Systemic lupus erythematosus (SLE) is an autoimmune rheumatic disease characterized by the production of pathogenic autoantibodies and immune complexes and is responsible for significant morbidity and mortality through a wide range of clinical manifestations which can affect almost any organ. Pulmonary involvement is prevalent and seen in 50 to 70% of SLE patients and may even be the presenting feature in 4 to 5% of patients. By 10 years postdiagnosis, 12% will have accumulated an element of permanent lung damage. Pulmonary complications are broad and include pleural disease, interstitial lung disease (ILD), vasculitis, pulmonary embolism, pulmonary hypertension, large airway disease, shrinking lung syndrome, and infection.
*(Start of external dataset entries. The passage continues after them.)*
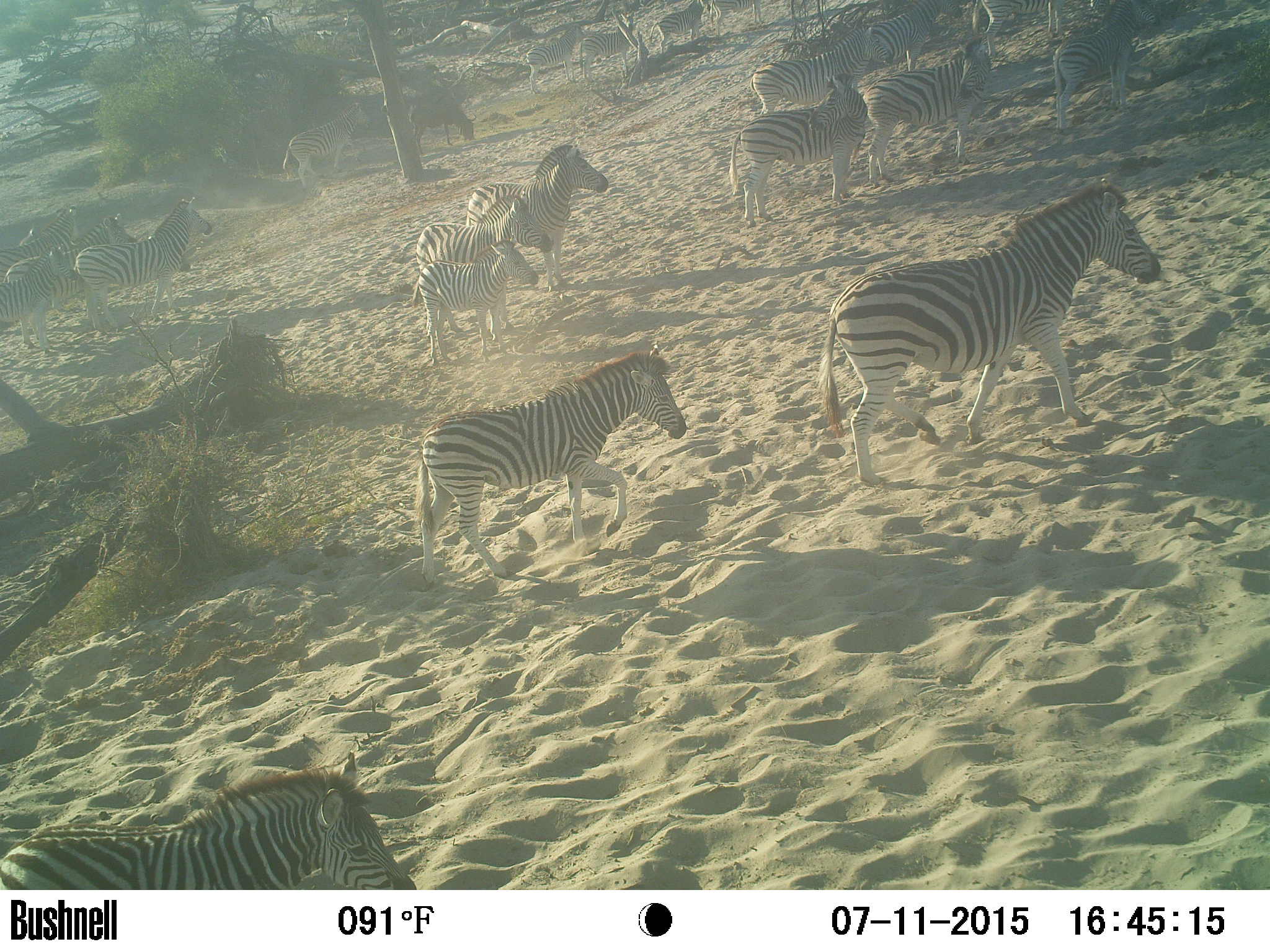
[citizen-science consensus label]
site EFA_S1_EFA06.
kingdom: Animalia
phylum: Chordata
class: Mammalia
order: Artiodactyla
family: Bovidae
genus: Connochaetes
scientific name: Connochaetes taurinus taurinus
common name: blue wildebeest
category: wildebeestblue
Wildebeestblue (blue wildebeest) (Connochaetes taurinus taurinus), count 1. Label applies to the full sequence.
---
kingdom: Animalia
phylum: Chordata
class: Mammalia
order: Perissodactyla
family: Equidae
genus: Equus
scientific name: Equus quagga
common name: plains zebra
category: zebraplains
Zebraplains (plains zebra) (Equus quagga), count 11-50. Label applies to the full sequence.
Conditions can range mostly from asymptomatic, for example, in mild cases of pleural effusion or obstructive airway disease, to life-threatening disease, for example, in acute lupus pneumonitis or diffuse alveolar hemorrhage. ILD and pulmonary hypertension are both frequently seen in other autoimmune rheumatic diseases such as systemic sclerosis; however, in SLE, they tend to be milder and have a comparatively favorable prognosis. Although collectively pulmonary involvement in SLE is common, the heterogeneity of SLE and rareness of individual complications make clinical trials difficult and treatment is usually based on case series reports and anecdotal experience with various immunosuppressive agents. Some of these immunosuppressive agents such as azathioprine, methotrexate, and cyclophosphamide have also been linked with drug-induced lung injury.